The man’s journey to the Moon and return to the Earth was not trouble-free. American astronauts Neil Armstrong and Edwin “Buzz” Aldrin were on the verge of a disaster on July 20, 1969, while heading towards the Moon. The bug-shaped, bulky lunar module Eagle carried them, left its orbit to find a soft surface suitable for landing. But when they approached the surface of the Moon by 690ft (210m), they realized how low they were to distinguish the reference craters that were previously spotted with the help of Apollo 10.
Man’s journey to the Moon
Armstrong began to operate the module manually and slowed down the vehicle’s descent. First, it descended to 300ft (90m) and then to 200ft (60m). Eagle grazed the dusty and pocky-looking soft landing surface named “The Sea of Tranquility” which was the planned site. About 4 miles (6.5 km) away, Armstrong reported what he saw below: a spooky ground with VW Beetle-sized rocks. It would be suicide to get down here.
While Armstrong was speeding the vehicle safely over the rocks, a terrible concern arose at the Mission Control Center in Houston. Only 60 seconds of fuel remained in the landing tank; Either Armstrong would find a place to land in this time, or Aldrin would have to end the mission by putting the take-off tank into action. Eagle descended to a height of 40ft (12m), then 30ft (9m). The engine that would provide this elevation could crash on the ground without the opportunity to lift upwards.
The surface is like a fine powder. It has a soft beauty all its own, like some desert in the United States.Neil Armstrong
Using the last drops of landing engine fuel, Armstrong lowered the module to the Moon surface. Aldrin was still waiting ready to fire the launching engine and end the mission in case of the dusty surface of the Moon does not bear the weight of the module or the module appears to be damaged.
But everything went smoothly, and the Mission Control Unit heard Armstrong’s voice amid static rustling; “Houston, Tranquility base here. The Eagle has landed.“
Armstrong’s words were the final point of the race to reach the Moon, which began 12 years ago when Russia placed the first satellite orbiting around the earth. In 1961, President Kennedy had promised his country that the first person who would step on the Moon would be sent at the end of the 60s.
The American Aviation and Space Administration (NASA) embarked on an enormous and complex project under the code name Apollo in 1962, worth $25 billion and involving 400,000 people. In 1968, Frank Borman, Jim Lovell, and Bill Anders were out of the world’s gravitational pull and became the first people to orbit around the Moon. Five months before the end of the decade, Apollo 11 was ready to launch in July 1969.
The launch vehicle Saturn, which weighs around 6,600,000 lb (3,000 tons) and is 360ft (110m) long, consumed 600,000 gallons (2.3m lt) of fuel in the first 2.5 minutes of the flight. This vehicle was installed in the world’s largest indoor platform at a height of 500ft (152m) and was transported to the launch pad with the world’s largest vehicle with a load capacity of 6,600,000 lb (3,000 tons).
The 95,000 lb (43-ton) spaceship at the top of the rocket had three sections: the service module, the command module, and the lunar module. The service module provided the propulsion of the spaceship in the three-day lunar journey. The service and the command modules were planned to remain in orbit while approaching the Moon, and the 31,000 lb (14-ton) weighted Lunar module would perform the landing.
The launch on July 16 was broadcast live from the Kennedy Space Center and the Houston Mission Control Center.
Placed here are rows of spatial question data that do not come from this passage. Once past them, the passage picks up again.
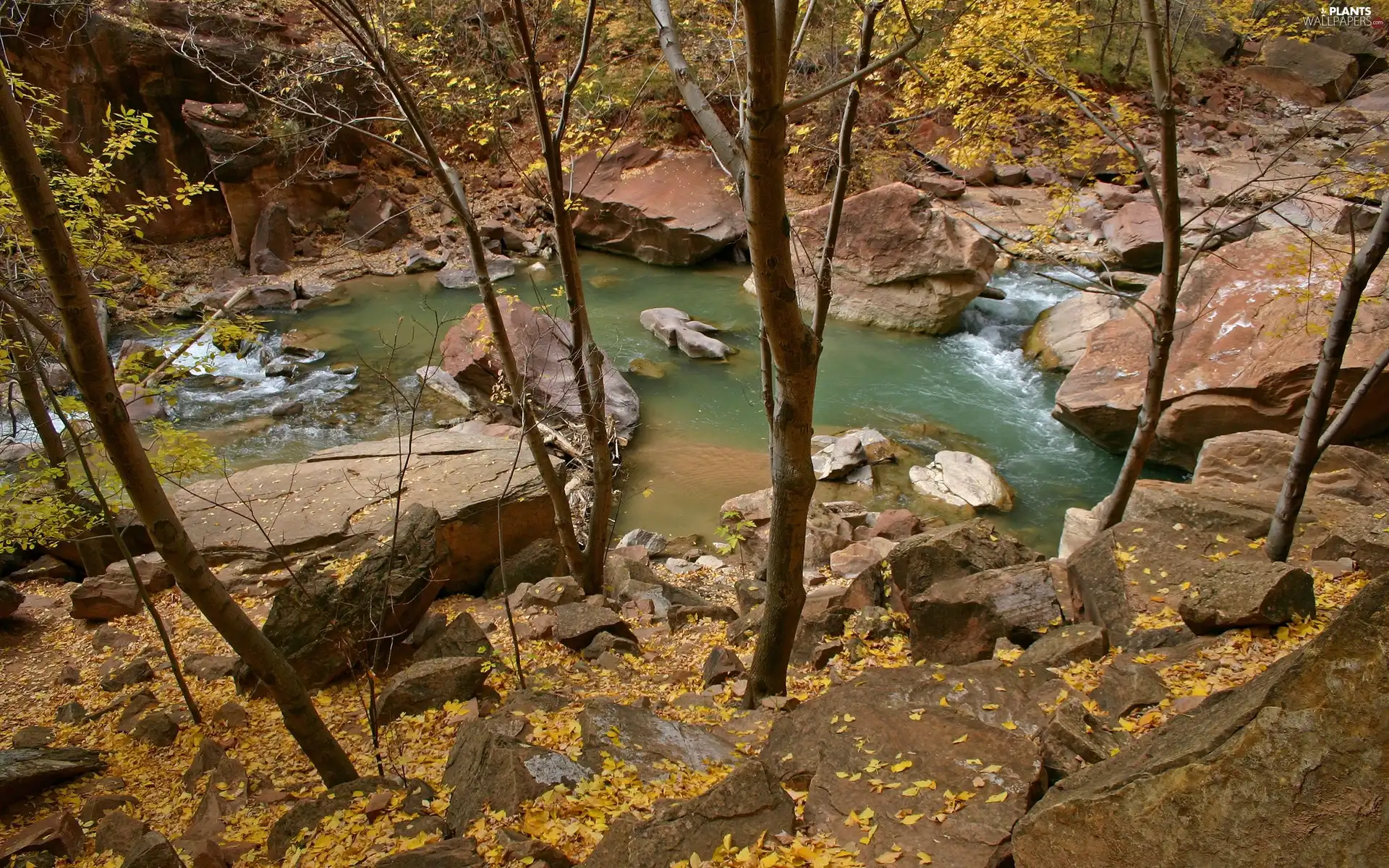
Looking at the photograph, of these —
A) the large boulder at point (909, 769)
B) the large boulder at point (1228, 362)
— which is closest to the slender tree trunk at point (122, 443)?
the large boulder at point (909, 769)

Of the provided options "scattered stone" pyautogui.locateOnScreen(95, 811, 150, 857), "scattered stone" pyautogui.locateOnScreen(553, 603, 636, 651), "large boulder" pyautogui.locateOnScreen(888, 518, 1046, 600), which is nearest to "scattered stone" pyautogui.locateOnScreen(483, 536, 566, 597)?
"scattered stone" pyautogui.locateOnScreen(553, 603, 636, 651)

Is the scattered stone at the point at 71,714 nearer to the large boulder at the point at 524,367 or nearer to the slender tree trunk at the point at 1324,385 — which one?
the large boulder at the point at 524,367

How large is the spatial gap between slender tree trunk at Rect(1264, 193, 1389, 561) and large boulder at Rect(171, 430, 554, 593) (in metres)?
6.50

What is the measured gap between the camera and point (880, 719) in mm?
4027

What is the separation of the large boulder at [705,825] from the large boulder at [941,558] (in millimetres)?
2971

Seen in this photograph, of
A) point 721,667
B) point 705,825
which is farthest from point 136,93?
point 705,825

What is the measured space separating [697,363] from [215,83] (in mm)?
14861

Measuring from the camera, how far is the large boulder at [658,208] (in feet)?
64.3

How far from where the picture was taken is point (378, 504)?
8.25m

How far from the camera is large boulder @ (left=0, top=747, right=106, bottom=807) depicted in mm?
4184

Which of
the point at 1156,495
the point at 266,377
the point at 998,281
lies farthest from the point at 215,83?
the point at 1156,495

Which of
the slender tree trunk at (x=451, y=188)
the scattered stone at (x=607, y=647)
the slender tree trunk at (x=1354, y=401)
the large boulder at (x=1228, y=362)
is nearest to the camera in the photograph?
the slender tree trunk at (x=451, y=188)

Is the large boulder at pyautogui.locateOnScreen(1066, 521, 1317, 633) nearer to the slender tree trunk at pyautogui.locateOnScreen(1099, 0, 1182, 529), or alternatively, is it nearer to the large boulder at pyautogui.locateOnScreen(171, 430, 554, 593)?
the slender tree trunk at pyautogui.locateOnScreen(1099, 0, 1182, 529)

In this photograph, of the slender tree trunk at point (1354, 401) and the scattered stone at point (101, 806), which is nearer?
the scattered stone at point (101, 806)
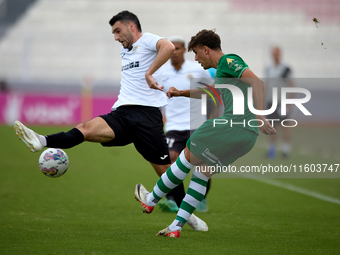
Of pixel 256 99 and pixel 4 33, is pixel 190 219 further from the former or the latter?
pixel 4 33

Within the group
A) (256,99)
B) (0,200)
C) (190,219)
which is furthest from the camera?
(0,200)

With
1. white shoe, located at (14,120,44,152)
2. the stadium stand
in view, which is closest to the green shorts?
white shoe, located at (14,120,44,152)

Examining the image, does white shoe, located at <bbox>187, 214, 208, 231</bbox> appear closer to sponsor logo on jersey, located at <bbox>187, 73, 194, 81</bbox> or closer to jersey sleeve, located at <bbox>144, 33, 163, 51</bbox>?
jersey sleeve, located at <bbox>144, 33, 163, 51</bbox>

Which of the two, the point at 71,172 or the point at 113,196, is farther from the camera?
the point at 71,172

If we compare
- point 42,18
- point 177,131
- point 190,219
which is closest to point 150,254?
point 190,219

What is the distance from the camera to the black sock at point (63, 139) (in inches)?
169

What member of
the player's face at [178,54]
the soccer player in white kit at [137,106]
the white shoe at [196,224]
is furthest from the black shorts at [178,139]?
the white shoe at [196,224]

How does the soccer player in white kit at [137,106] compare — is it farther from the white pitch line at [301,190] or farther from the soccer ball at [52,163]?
the white pitch line at [301,190]

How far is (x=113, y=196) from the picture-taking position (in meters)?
7.05

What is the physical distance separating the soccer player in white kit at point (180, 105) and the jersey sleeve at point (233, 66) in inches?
98.3

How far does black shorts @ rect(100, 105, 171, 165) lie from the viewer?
477 cm

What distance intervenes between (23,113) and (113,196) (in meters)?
13.2

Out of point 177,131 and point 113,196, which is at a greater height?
point 177,131

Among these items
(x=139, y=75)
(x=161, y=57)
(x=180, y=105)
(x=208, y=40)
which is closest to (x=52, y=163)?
(x=139, y=75)
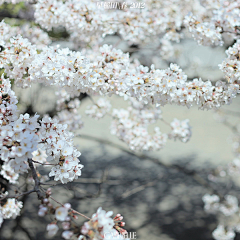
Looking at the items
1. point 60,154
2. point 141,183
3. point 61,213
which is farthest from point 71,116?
point 141,183

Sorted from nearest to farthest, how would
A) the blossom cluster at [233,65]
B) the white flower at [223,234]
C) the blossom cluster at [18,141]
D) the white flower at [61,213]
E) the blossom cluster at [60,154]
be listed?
the white flower at [61,213]
the blossom cluster at [18,141]
the blossom cluster at [60,154]
the blossom cluster at [233,65]
the white flower at [223,234]

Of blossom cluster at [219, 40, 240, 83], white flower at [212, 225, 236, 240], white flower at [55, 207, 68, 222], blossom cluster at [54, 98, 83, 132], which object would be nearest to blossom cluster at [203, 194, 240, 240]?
white flower at [212, 225, 236, 240]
Six hours after the landing on the Moon, Armstrong went down the ladder in his bright space suit. As he stepped onto the dusty surface and bounced off due to the low gravity, he declared the famous words that reflect the idealism of this particular space mission, “One small step for man, one giant leap for mankind.” During the 13 hours they spent on the Moon’s surface, Armstrong and Aldrin collected rock fragments, made experiments, and then prepared to take off.
This was a tense moment; they could not survive if the engines failed. Everything went well; The lunar module’s legs were used as the launch pad and they fired the ascent engine. The module reunited with the main module in which Michael Collins awaited them. The crew fired the service module engine to begin the return to the Earth.
After entering the Earth’s atmosphere, the command module slowed down due to air friction and landed in the Pacific Ocean with the help of a parachute. After the landing on July 24, the crew was happy to swing on a sea in the Earth inside the spacecraft, which turned into a lifeboat. Then the astronauts were rescued, and kept isolated for 17 days, in case they or the cargo they brought from the Moon would carry an unknown Moon germ and spread to the whole world. After the “danger has passed” sign, they were all ready for the delayed welcome. This was the story of what happened when Apollo 11 traveled to the Moon and returned back to the Earth.